#### REQUIREMENT
Reproduce the text of each of the following records verbatim. Leave out the pictures.

#### INFORMATION SUPPLIED
— start —

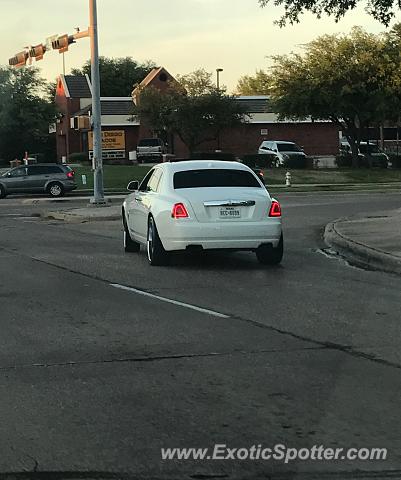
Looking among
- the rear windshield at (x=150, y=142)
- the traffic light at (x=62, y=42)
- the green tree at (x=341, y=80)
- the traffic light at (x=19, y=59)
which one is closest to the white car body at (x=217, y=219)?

— end —

#### THE ANSWER
Looking among
- the rear windshield at (x=150, y=142)
- the traffic light at (x=62, y=42)
- the green tree at (x=341, y=80)
- the traffic light at (x=19, y=59)
which one is closest to the white car body at (x=217, y=219)?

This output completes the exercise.